▸ WORK INSTRUCTION: Can you copy the storage trends article word for word, from "Storage Encapsulated" to "this segment’s growth."?

Storage Encapsulated

Prashant L Rao, Editor, Express Computer, talked about the current trends in storage and the factors driving this segment’s growth.

From IBM’s RAMAC with its 5 MB of storage in a cupboard sized box to today’s 4 TB per hard disk, capacities in storage have gone up with prices coming down. “Prices have come down as storage capacity has increased barring last year when the flooding in Thailand led to a temporary reversal of this trend,” Rao said.

Some of the applications that are driving the storage market are surveillance (airports, train stations, govt. offices, city surveillance etc), databases (UID, PAN etc), the private Cloud (state data centers based on the private Cloud) and electronic content management.

“A typical government organization has a requirement of hundreds of thousands of PCs and there is no way for the data to be backed up easily. If you are looking at backing up each and every PC, its not practical to go around with a hard drive to each one of them. One option would be to back up to the state data center based on the private Cloud,” said Rao.

Today everybody is talking about unified storage offering both NAS and SAN in the same box. “You don’t have to buy two sets of storage,” he said.

In terms of performance, SATA is like a bus that can store huge amounts of data but is slow, FC/SAS is like a car and SSDs are like expensive private jets. Storage tiering can help use all three optimally. Deduplication, that turns mountains of data into mole hills, is another useful technology.

Some possible future of storage were outline where salt could be used to boost the storage density on a traditional magnetic platter, heat could be used for recording bits or data could be written on DNA.

[Collected data]
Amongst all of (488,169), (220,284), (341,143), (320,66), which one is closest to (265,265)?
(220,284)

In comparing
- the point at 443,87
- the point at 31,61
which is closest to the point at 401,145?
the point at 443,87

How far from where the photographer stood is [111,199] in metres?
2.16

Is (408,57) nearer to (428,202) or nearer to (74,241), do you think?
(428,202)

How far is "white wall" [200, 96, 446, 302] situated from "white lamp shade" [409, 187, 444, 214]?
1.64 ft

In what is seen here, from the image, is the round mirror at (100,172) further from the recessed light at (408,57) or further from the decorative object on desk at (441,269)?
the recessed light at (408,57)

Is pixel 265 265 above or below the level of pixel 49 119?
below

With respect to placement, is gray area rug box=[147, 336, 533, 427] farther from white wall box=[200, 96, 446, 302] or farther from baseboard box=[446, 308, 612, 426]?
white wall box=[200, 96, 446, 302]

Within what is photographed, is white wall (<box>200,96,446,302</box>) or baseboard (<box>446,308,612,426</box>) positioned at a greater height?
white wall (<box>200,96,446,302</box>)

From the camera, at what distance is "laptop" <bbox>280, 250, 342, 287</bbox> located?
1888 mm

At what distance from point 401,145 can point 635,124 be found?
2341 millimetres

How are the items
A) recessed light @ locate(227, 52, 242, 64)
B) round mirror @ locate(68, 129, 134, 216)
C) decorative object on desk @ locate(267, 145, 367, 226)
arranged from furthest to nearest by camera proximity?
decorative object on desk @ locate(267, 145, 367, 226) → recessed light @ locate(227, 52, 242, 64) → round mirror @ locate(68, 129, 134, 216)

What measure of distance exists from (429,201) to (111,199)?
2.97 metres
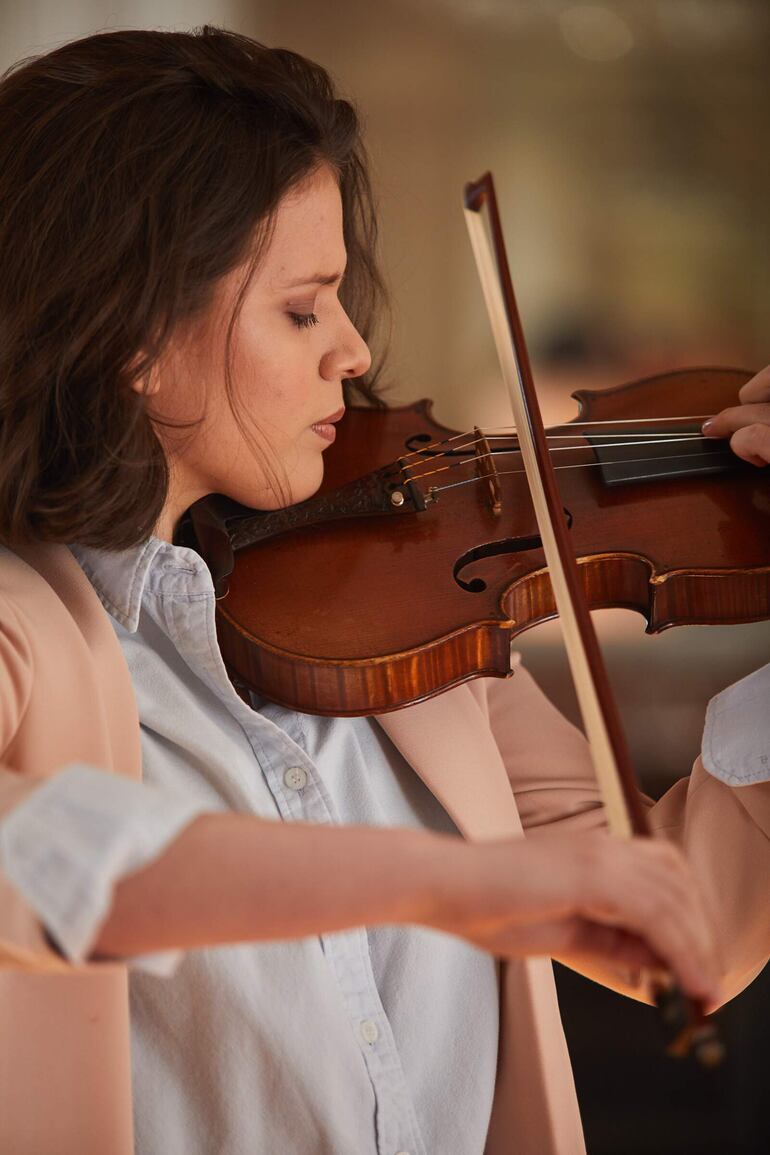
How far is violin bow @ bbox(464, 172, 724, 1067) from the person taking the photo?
44 cm

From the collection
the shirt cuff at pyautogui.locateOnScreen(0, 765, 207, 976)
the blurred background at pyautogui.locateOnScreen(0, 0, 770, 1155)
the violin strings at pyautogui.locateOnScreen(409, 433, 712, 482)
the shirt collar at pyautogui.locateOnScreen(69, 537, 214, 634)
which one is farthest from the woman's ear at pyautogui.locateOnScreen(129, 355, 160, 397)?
the blurred background at pyautogui.locateOnScreen(0, 0, 770, 1155)

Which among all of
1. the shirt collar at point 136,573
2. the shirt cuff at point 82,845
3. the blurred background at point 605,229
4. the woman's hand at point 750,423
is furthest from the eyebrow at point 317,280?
the blurred background at point 605,229

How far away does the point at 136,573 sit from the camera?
87cm

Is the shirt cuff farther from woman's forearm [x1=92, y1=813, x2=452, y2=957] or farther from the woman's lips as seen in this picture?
the woman's lips

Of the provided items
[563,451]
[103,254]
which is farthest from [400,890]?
[563,451]

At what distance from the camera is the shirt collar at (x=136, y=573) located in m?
0.87

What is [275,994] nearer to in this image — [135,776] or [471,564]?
[135,776]

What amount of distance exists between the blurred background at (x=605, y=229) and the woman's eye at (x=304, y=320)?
647 millimetres

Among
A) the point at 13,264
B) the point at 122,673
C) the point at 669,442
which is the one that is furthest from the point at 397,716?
the point at 13,264

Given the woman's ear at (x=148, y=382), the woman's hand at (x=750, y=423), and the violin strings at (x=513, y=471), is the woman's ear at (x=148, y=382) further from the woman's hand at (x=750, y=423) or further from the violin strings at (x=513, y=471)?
the woman's hand at (x=750, y=423)

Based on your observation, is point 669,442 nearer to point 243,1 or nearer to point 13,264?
point 13,264

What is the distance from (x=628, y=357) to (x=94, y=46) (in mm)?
911

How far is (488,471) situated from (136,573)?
0.34 metres

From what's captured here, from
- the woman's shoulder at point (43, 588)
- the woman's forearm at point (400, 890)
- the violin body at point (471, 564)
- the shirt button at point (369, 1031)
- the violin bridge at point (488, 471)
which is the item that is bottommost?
the shirt button at point (369, 1031)
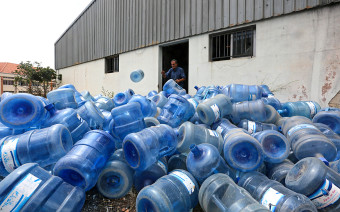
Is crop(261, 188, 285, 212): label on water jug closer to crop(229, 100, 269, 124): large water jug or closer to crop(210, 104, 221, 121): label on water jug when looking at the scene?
crop(210, 104, 221, 121): label on water jug

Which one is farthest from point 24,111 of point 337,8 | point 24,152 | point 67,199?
point 337,8

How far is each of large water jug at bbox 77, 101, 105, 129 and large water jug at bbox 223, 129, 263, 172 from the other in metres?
1.37

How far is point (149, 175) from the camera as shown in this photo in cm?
176

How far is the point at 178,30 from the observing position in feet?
21.8

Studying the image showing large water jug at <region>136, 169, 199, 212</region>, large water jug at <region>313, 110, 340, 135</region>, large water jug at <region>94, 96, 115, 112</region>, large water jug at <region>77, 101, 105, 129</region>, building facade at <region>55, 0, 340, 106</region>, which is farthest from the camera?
building facade at <region>55, 0, 340, 106</region>

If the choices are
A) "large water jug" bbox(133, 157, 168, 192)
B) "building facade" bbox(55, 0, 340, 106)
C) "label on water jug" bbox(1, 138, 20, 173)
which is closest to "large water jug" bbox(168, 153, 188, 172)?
"large water jug" bbox(133, 157, 168, 192)

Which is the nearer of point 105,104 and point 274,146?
point 274,146

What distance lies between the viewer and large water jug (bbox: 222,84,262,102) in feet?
9.73

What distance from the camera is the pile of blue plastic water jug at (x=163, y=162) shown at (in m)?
1.30

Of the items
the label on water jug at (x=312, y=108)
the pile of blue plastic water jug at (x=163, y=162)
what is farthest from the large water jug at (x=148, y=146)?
the label on water jug at (x=312, y=108)

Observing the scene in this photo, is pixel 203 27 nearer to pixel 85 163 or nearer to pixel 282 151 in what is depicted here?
pixel 282 151

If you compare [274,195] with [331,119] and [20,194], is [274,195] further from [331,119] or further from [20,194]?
[331,119]

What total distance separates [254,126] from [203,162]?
1.01 m

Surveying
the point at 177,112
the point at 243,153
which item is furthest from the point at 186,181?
the point at 177,112
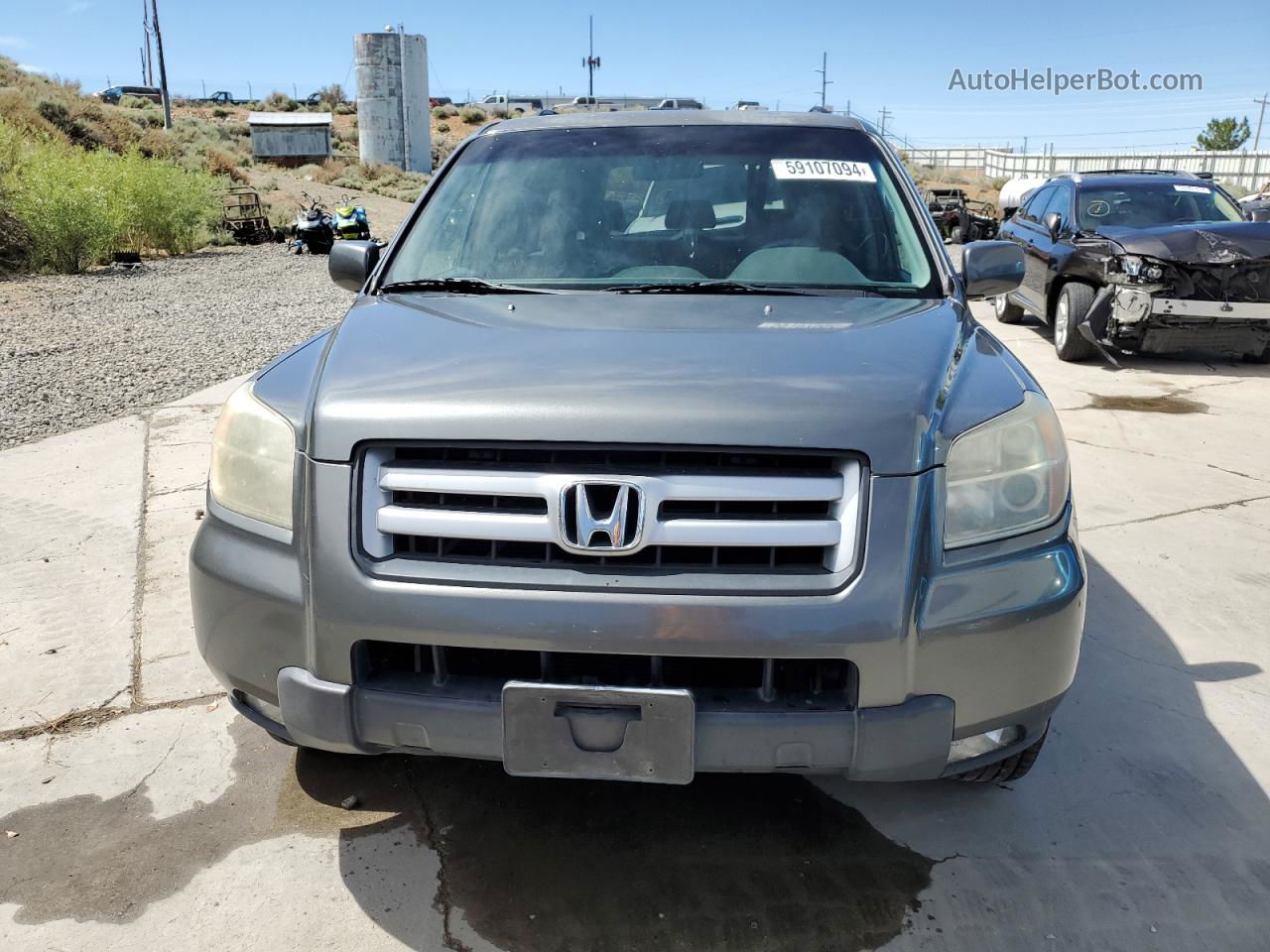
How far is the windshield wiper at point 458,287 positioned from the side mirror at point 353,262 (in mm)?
428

▸ SOLUTION TO THIS PROBLEM:
Storage Encapsulated

Prashant L Rao, Editor, Express Computer, talked about the current trends in storage and the factors driving this segment’s growth.